Twisters is basically the platonic ideal of a sequel. It's the same film all over again, only now it's the film you remember rather than the actual first film which, after all, did have its faults. Light on the story but heavy on the destruction, it knows you're not here to think about actual science - unless it's the kind of science you can do in your mom's barn.

Five years ago, Kate Carter (Daisy Edgar-Jones) saw her college buddies dragged up into the sky when an experiment requiring them to get too close to a tornado went wrong. Now a shadow of her former self, she works in weather in tornado-free (for now) New York - but when old buddy Javi (Anthony Ramos) shows up needing the best ever tornado predictor ever, how can she say no?

Once back out in the field (literally) she soon discovers that Javi and his slick corporate team are, well, a slick corporate team. Their main rivals are Tyler Owens (Glen Powell) and his YouTube crew of "tornado wranglers" who race around setting off fireworks inside twisters and sell t-shirts with his face on them. They're loud and crude, but Kate soon finds herself falling for their charms... which is handy, because who's that sinister-looking real estate mogul financing Javi's data-gathering efforts?

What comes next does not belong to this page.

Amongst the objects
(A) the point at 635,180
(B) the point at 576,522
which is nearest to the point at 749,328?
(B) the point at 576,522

The whole film is so lightweight it feels like it could fly away in a slight breeze, which is a big part of its appeal. Aside from the opening - which comes very close to an "a tornado killed my family, now I want revenge" kind of set-up - nothing involving the characters risks cranking up any serious tension. There's slightly more than hints of a love triangle (in a heavier film you'd have Javi marked for death as a loser in both love and staying alive), the "we've got to help these people, not exploit them" subplot is mostly just shades of light grey, and everyone aside from a few obvious jerks just... gets along.

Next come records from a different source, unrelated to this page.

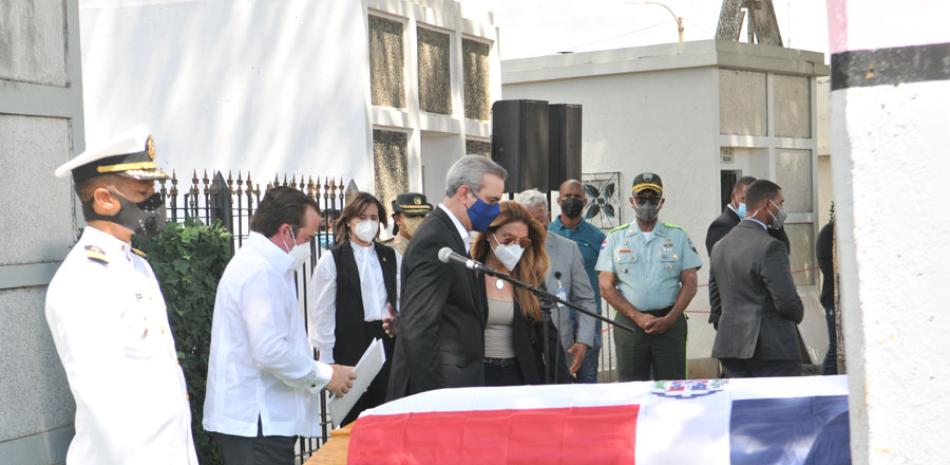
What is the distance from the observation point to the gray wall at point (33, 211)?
19.4 feet

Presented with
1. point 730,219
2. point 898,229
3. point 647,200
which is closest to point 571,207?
point 647,200

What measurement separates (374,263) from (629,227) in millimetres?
2277

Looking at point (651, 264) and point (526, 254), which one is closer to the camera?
point (526, 254)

That's because all the real drama comes from the killer tornadoes wreaking havoc across the USA, and this repeatedly and effectively points out that being anywhere near one of these things is a very bad idea. There's nothing quite as memorable as the first film's flying cow (RIP) and even the firenado is something we've seen before, but these sequences are always effective whether they're going for awe-inspiring or terrifying.

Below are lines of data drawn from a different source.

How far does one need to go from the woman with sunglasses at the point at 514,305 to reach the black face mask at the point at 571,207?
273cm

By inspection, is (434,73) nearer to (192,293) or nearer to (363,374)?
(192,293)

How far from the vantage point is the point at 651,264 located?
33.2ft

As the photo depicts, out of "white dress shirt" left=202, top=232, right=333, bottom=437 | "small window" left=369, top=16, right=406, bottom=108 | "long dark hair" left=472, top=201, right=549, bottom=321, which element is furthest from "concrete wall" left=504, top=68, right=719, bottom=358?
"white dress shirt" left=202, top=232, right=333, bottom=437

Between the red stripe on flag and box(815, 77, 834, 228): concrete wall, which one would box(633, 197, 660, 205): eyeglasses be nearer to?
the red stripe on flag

At times a bit more drama might not have gone astray. We're introduced to a group of orange rain-poncho-wearing "tourists" who you'd expect to get torn apart at some stage, but nope. By the time Maura Tierney turns up as Kate's warm-hearted, no-nonsense mom, it's clear the real appeal here is just hanging out with a collection of likable all-action nerds who get their kicks looking at clouds and weather maps.

Oh, and seeing a lot of middle America get ripped asunder and hurled into the sky. At one point we see a star-spangled woman rising around a rodeo carrying a giant American flag; it feels like the film-makers missed a trick not having her soar off into the heavens with it as an (inadvertent) sail.